Ugandan banks are under pressure to upgrade their safety systems to international standards or risk being locked out by their counterparts in the West. The move seeks to deny terrorists a platform that could be used to finance terrorist activities as evidence continues to link financial fraud to terrorism.
Last year alone Uganda banks and insurers lost more than Shs12 billion in fraud related cases and money laundering.
“This drive is mainly for the fear of supporting terrorism, although I think the cause is good,” Mr Robert Nyamu, Deloitte’s director forensic and litigation support told Daily Monitor.
He said: “Local financial institutions should get on board because it is no longer possible for a bank to operate in isolation.”

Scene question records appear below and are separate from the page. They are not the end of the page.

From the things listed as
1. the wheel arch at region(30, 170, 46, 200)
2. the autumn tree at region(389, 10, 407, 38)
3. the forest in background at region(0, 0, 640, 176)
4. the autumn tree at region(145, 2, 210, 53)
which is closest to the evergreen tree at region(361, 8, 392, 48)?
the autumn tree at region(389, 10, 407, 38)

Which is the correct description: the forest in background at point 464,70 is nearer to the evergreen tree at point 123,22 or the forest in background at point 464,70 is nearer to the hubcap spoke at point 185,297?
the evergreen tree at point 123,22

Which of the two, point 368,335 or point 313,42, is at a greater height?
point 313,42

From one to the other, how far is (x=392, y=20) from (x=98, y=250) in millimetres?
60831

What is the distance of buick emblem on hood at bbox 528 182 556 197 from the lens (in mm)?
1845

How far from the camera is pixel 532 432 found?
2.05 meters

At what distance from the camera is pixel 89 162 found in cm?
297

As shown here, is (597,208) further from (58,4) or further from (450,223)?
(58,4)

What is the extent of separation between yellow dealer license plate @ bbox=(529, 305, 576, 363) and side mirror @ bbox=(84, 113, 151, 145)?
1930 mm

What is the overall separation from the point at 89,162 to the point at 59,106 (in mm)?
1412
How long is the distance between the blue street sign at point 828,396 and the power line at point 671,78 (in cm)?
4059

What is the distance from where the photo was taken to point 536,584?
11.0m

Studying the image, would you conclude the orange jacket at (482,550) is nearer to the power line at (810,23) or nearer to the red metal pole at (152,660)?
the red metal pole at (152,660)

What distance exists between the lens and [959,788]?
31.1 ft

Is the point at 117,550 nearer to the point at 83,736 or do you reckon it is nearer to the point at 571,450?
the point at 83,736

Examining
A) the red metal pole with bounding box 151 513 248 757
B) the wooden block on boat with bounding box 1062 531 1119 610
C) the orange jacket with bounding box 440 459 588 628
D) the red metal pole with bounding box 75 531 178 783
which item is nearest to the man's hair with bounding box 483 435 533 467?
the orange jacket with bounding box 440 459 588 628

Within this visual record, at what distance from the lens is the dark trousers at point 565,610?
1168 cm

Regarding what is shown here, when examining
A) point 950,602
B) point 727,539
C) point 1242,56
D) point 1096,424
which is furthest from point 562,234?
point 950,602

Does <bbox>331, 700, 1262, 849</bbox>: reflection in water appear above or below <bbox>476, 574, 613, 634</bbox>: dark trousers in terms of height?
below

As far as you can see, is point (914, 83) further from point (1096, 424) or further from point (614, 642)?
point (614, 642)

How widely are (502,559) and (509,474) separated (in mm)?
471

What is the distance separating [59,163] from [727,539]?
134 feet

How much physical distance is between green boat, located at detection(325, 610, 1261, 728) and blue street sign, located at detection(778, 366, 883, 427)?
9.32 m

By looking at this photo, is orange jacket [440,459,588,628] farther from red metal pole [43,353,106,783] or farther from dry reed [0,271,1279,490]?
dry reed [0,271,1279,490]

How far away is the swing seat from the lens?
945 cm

Adapting automated systems
Responding to the matter, the Centenary Bank general manager in charge of audit, Michael Nyago said: “It is necessary for us to move from manual systems to automation or else we shall continue to have these challenges of fraud related crimes.
According to Mr Steven Kwesiga, the head of risk and compliance, Bank Of Africa, upgrading systems that can detect fraud is not only limited to the bank but should also involve insurance companies.
Mr Kwesiga’s said: “Insurance companies are also susceptible to fraud with the most common being false motor insurance claims and manipulation of motor vehicle costs.”
Opportunistic Retail Fraud has also been named as another costly form of insurance claims fraud. This is where individuals exaggerate or inflate genuine claims.